Répondez à ces questions à partir de l'extrait sur la patinoire :
(a) Au titre de quel fonds la ministre des sports soutiendrait-elle une demande présentée par la ville de Yerres ?
(b) Quel rabais a été obtenu sur la location négociée, et pour quelle durée ?
(c) Quelle somme les clubs ont-ils promis d'apporter ?

__Extrait proposé__
+ + + + + + +
Nous avons sollicité nous-mêmes par courrier les instances nationales, régionales et départementales, pour accélérer de possibles subventions.

Le Conseil Régional de l’Essonne nous a répondu qu’elle ne pouvait rien pour une patinoire municipale. La région n’a, à ce jour, toujours pas daigné répondre à nos courriers administratifs.

C’est Mme la Ministre des sports qui a été la plus prompte a nous répondre qu’"elle soutiendrait favorablement une demande présentée par la ville de Yerres au titre du FNDS, dans le plus strict respect des délais et des procédures." Toutes copies de ces courriers ont été adressées aux présidents de la FFSG, de la ligue IDF des sports de glace, du CSNHG. Enfin, un courrier a été adressé au Premier Ministre, les médias télévisés contactés. Pas d’écho...

Considérant qu’il était insoutenable de prolonger la situation une saison de plus, nous avons proposé une solution technique de location de groupes de production d’eau glacée qui auraient été placés sous la patinoire. La visite des techniciens a permis de confirmer le parfait état de la dalle et des tubes la parcourant. Cette solution permettait de s’affranchir des compresseurs de la tour de refroidissement et de l’échangeur. Ayant négocié une location sur deux ans et obtenus un rabais substantiel (50%), nous pensions avoir gain de cause. C’est la consommation électrique (550 000F) qui a été fatale à notre projet ! Malgré la promesse des clubs d’apporter 400 000 F, la commune n’a pas jugé opportun de mettre les 700 000 F manquants !
+ + + + + + +
__Documents fournis__
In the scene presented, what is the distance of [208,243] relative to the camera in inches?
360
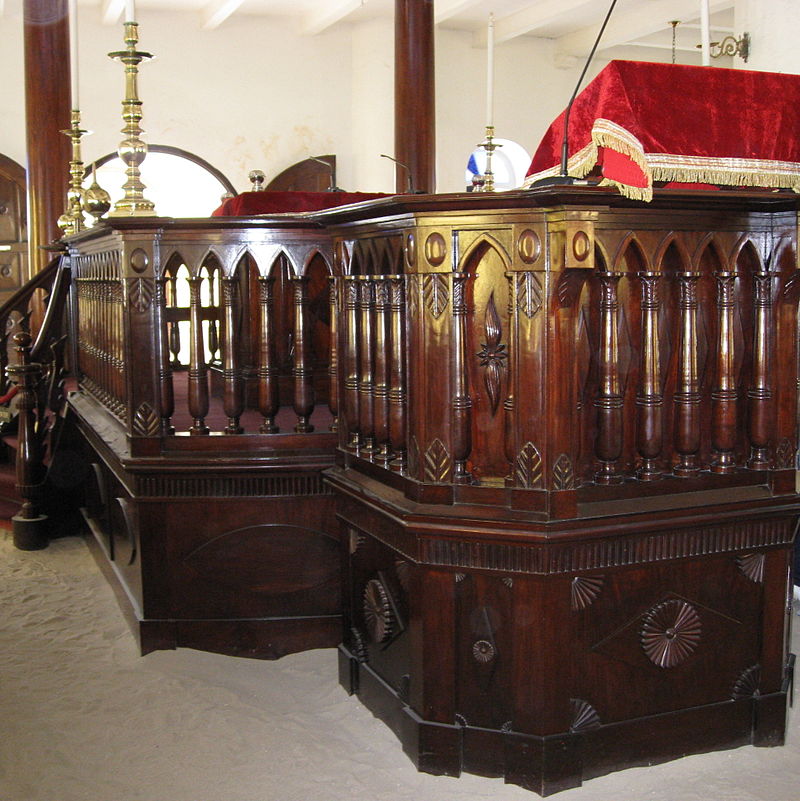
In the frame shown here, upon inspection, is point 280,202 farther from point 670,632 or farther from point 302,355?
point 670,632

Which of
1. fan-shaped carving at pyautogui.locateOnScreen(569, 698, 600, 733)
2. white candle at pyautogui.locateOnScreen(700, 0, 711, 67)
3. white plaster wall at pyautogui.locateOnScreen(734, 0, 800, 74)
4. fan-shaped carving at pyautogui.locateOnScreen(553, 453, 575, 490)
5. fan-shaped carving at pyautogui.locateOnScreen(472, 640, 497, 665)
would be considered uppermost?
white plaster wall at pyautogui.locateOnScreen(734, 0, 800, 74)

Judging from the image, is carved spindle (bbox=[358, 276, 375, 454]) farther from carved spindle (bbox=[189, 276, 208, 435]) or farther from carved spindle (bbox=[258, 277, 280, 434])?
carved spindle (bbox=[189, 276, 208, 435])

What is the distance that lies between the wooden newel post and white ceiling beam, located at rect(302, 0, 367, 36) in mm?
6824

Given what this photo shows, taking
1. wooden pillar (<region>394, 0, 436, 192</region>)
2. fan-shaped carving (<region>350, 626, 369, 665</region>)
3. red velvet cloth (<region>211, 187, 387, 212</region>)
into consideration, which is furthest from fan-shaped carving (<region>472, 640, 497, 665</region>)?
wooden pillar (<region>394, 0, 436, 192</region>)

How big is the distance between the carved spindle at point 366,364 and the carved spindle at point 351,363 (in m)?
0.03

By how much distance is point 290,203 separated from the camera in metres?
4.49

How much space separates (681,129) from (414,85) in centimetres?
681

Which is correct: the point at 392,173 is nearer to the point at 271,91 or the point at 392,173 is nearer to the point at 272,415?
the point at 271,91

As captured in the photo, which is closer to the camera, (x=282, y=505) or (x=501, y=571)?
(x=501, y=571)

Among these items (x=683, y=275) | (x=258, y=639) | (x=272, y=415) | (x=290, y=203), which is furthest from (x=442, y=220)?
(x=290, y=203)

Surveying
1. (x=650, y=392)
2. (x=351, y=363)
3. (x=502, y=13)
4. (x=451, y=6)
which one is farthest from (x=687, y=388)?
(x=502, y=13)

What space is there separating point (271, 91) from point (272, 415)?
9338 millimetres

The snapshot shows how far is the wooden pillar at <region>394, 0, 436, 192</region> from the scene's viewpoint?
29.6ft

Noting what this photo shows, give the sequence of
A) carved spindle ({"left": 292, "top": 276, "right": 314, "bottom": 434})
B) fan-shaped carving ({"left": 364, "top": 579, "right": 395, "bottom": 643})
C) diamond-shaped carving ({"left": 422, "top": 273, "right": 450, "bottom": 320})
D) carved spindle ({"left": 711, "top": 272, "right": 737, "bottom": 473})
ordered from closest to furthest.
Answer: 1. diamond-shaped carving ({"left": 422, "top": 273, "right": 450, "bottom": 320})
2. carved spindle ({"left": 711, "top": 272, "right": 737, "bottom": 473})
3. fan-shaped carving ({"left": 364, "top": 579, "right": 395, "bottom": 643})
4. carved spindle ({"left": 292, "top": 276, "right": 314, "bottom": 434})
+ + + + + + +
__Réponse__
(a) Au titre du FNDS.
(b) Un rabais de 50 %, sur une location de deux ans.
(c) 400 000 F.